Ana Gabriela Oliveira Cabilhas (born 11 February 1997) is a member of the Assembly of the Republic of Portugal, having been elected in the March 2024 national election and re-elected in the 2025 election. Prior to that she was an active student leader in the University of Porto.

==Education==
Cabilhas was born on 11 February 1997 in Albergaria-a-Velha, a municipality in the Aveiro District of Portugal. She obtained a degree in nutritional sciences (2019) and a master's degree in consumer sciences and nutrition (2023) from the Faculdade de Ciências da Nutrição e Alimentação da Universidade do Porto (FCNAUP). Her master's thesis was on the topic of "Healthy and sustainable eating behaviours in higher education students". In 2019, she was invited to join the board of the Porto Academic Federation (FAP), which is an umbrella body of 26 student associations in the Porto area, being responsible for the areas of community, inclusion and health. From 2021 she served as the president of FAP, in which role one of her activities was to develop the Academia 24 student residence, operated by FAP. She had previously been active in the FCNAUP student body as a member and president of the executive council and the pedagogical council. She then became a student representative on the general council of the University of Porto, the university's governing body, and is also a member of the general assembly board of the Portuguese Nutrition Association. From 2022 she became a member of the Conselho Nacional de Educação (National Education Council), an advisory body on educational matters.
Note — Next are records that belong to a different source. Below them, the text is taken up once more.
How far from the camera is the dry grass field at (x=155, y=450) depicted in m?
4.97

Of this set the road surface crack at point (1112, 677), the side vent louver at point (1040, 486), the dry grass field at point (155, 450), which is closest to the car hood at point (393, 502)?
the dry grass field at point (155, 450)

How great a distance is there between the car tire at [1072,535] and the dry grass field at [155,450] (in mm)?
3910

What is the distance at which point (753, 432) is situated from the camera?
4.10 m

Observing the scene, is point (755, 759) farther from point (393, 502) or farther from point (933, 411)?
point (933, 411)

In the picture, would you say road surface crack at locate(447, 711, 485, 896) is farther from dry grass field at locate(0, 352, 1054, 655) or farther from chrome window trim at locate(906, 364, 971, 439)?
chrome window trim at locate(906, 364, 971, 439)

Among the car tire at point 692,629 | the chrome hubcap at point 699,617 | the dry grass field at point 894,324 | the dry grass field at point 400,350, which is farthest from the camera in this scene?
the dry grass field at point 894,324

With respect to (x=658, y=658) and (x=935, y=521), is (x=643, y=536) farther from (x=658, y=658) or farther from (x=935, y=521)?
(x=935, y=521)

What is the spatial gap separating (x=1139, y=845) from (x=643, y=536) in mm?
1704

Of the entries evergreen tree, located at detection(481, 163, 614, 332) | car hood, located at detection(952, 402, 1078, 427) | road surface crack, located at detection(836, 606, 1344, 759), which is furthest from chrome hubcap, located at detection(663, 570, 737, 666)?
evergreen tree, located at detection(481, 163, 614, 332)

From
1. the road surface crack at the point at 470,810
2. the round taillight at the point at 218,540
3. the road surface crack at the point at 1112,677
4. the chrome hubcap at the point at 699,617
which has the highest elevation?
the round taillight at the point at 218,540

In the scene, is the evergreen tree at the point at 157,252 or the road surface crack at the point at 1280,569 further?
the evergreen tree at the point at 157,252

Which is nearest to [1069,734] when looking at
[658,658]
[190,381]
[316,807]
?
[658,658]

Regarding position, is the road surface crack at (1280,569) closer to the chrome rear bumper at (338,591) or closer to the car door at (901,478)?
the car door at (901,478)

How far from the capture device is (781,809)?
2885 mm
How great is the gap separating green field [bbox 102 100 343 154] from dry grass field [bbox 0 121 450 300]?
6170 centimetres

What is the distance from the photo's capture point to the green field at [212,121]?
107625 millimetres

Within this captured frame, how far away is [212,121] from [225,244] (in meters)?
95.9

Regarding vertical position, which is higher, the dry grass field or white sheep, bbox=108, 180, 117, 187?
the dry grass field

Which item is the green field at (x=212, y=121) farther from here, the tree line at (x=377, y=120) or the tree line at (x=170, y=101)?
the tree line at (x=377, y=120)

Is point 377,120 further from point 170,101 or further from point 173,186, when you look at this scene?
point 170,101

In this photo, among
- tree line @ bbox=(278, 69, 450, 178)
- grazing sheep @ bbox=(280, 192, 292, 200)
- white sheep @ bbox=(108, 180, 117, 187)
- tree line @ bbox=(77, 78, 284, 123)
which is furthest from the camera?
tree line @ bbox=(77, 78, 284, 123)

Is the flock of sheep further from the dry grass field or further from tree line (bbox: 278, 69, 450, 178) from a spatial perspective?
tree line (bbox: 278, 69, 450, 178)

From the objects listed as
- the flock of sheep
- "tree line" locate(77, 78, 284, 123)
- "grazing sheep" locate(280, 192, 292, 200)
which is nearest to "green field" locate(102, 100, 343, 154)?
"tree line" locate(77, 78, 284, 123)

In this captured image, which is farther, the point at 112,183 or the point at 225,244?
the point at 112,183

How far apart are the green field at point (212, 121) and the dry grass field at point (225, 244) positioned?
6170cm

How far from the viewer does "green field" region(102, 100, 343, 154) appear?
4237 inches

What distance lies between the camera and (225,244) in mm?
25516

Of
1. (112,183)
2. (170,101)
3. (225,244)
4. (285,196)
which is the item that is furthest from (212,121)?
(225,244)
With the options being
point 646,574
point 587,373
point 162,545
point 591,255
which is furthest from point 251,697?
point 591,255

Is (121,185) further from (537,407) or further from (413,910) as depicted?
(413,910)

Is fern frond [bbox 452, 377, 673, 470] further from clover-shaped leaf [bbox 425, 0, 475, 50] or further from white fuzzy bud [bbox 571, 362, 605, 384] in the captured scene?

Cabilhas has been a regular contributor to newspapers and magazines, notably through a weekly column in the Jornal de Notícias and in the Sábado magazine.

==Political career==
Cabilhas is a member of the Social Democratic Party (PSD). She is the co-ordinator of the committee on "Long-life and health" of the PSD National Strategy Council. For the March 2024 national election the PSD formed a coalition with two smaller parties, known as the Democratic Alliance (AD). Cabilhas was placed 12th on the AD's list of candidates for the Porto constituency, which elects a total of 40 of the 230 members of the parliament. The AD won 14 of the seats and she was duly elected. The AD won the largest number of seats in the national parliament but failed to secure an overall majority. At the end of March 2024, it was nevertheless asked by the president Marcelo Rebelo de Sousa to form a government.